Weezer’s “Pacific Daydream” snoozes interest

From popular hits, to unrecognizable albums, Weezer has remained steady within the music industry. Unleashing their unique sound in their eleventh studio album, Weezer creates music that is radio friendly yet distinctive to their original sound in “Pacific Daydream,” released on Oct. 27. 

Weezer’s career started in 1994 with the release of their debut album known as, “The Blue Album,” featuring the hit song “Say it Ain’t So” that launched them to stardom. Since then, Weezer has had plenty of radio air time and singles high on the music charts such as “Beverly Hills,” “Pork and Beans,” and “Island in the Sun.” 

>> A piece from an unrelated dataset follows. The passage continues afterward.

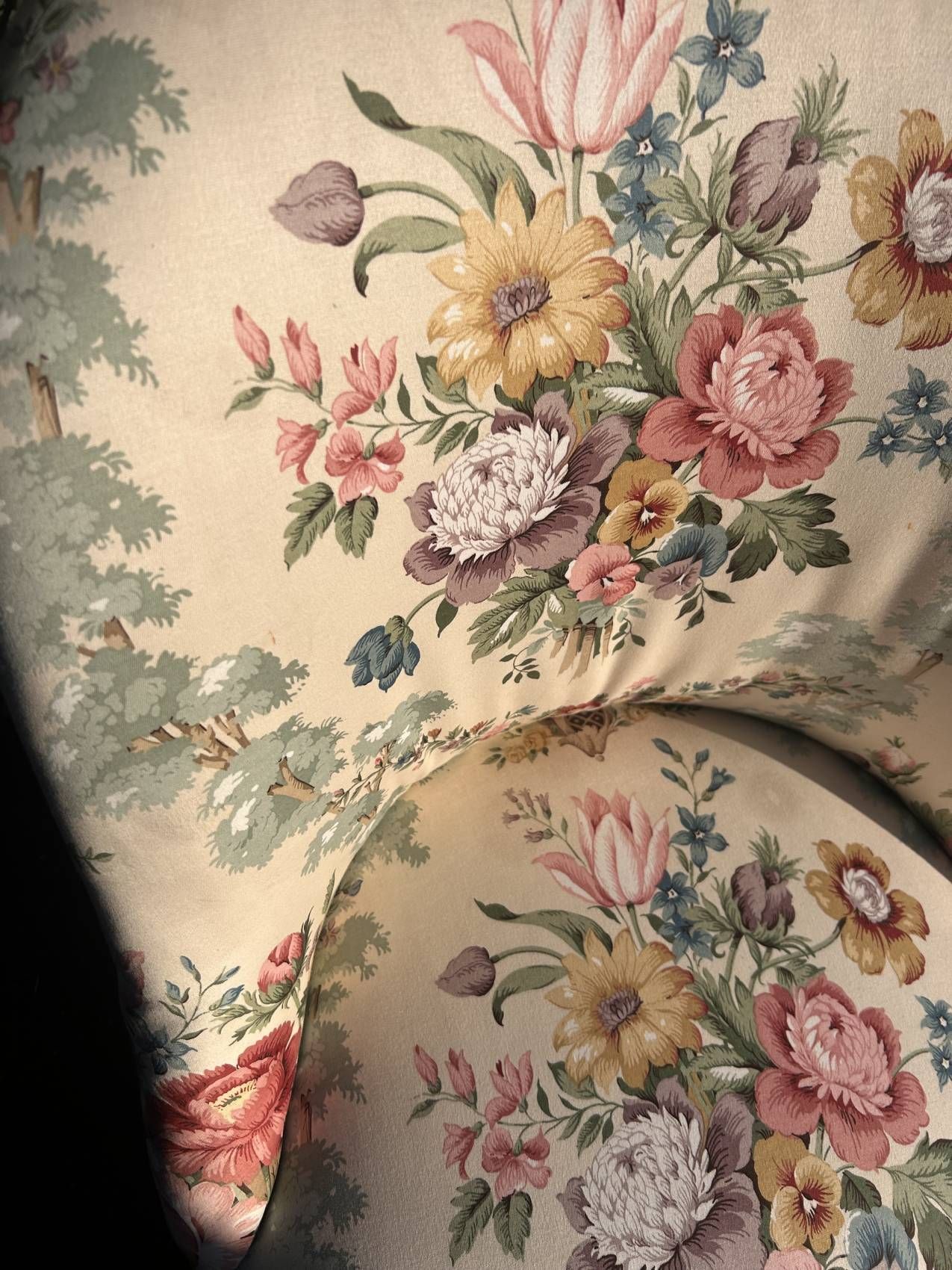 Fauteuil crapaud ancien à fleurs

 Their unique sound, interesting underlying messages, distinctive music videos, and lead singer River Cuomo’s recognizable voice marked the band as a constant band to watch. In an eleventh album, it may be hard to believe that a band would be able to come up with much more material and a different sound that has not been heard before. Maybe that is why in “Pacific Daydream,” Weezer goes for a vastly different and pop-influenced sound. 

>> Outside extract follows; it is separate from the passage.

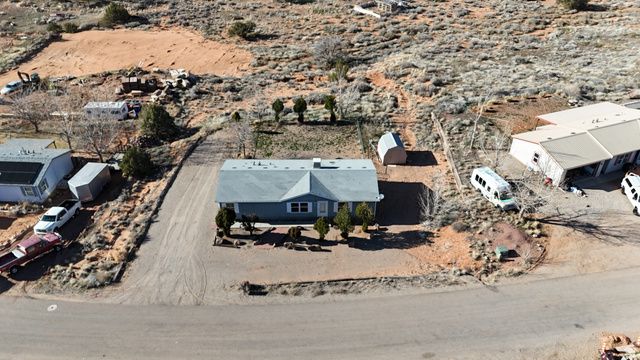 49 N MCELHANEY LN, Moab, UT 84532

Noticeably missing from this album is their common use of guitar riffs and hard, straightforward lyrics. The pop-infused single, “Feels Like Summer”  is almost unrecognizable when hearing it for the first time. This song embodies the fluidity and sound of the whole album; housing upbeat, catchy, easy to sing-along to tracks made perfect for radio popularity. 

In the song “QB Blitz,” Cuomo sings uncreatively, “I be missing you like oxygen.” These lyrics have come a long way since the quirky yet distinctive words in songs like “Pork in Beans,” that include, “They say I need some Rogaine to put in my hair/ Work it out at the gym to fit my underwear.”  

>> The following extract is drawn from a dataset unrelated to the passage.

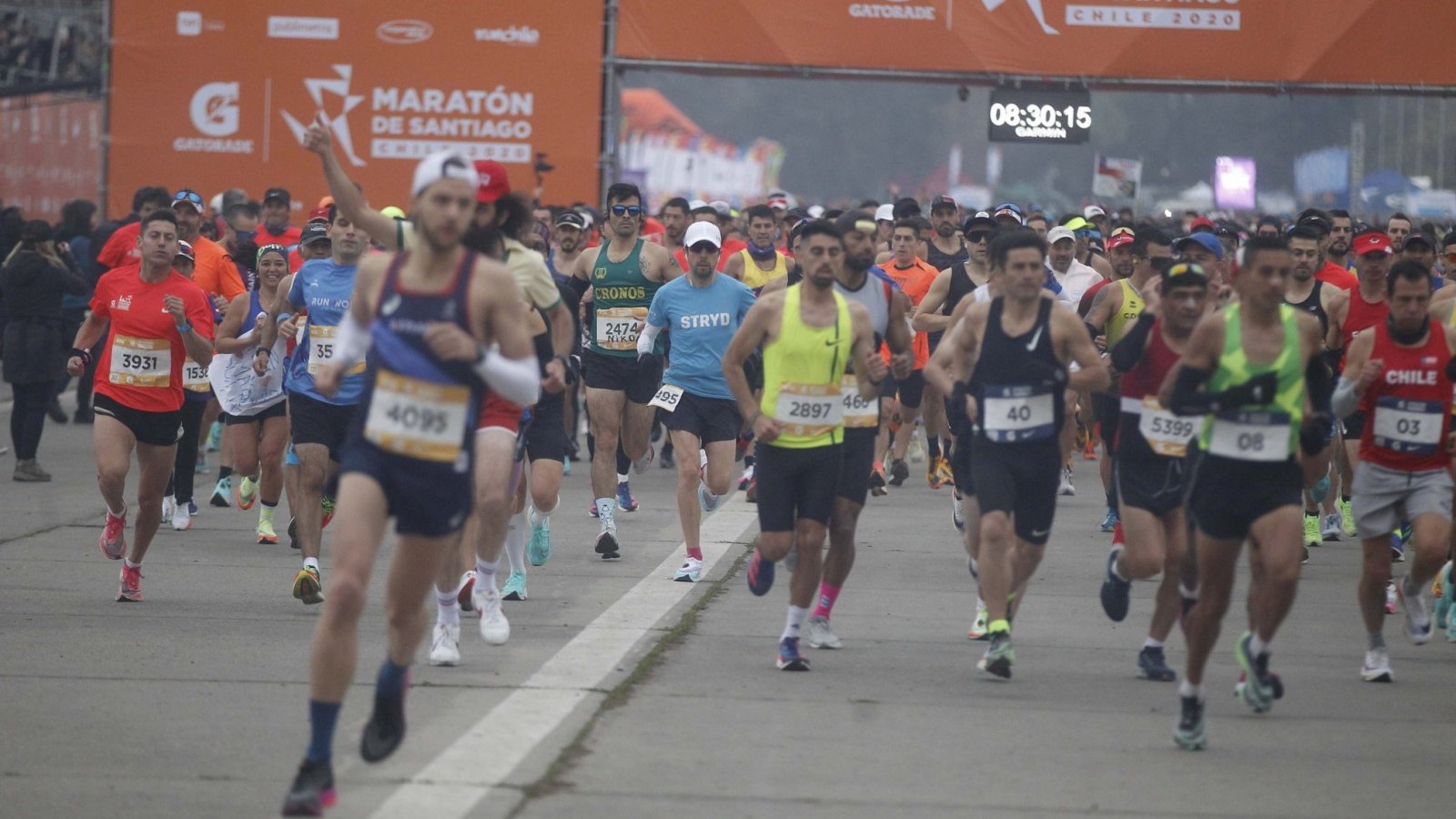 Personas corriendo en la Maratón de Santiago.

The song “Beach Boys,” intended to pay homage to the band, creates a unique sound that just seems to fall a little bit flat due to its execution. While having potential to create a Spanish or reggae sound, it just isn’t fully achieved.

 Perhaps the best song of the album that maintains Weezer’s original guitar riffs and sound is the first song of the album, “Mexican Fender.” The opening tunes and verse seems to have the recognizable tune of Weezer that made them so loved in the first place. However, once the chorus begins, the song begins to fall flat to pop sounds and unoriginal lyrics that is embodied in the rest of the album, and is so different from what Weezer usually produces. 

Although it is good when bands evolve and become better, Weezer should have stuck to the sound and lyrics they’re known for. As of now, “Pacific Daydream,” reveals to have been produced solely to adhere to mainstream music and pop sounds.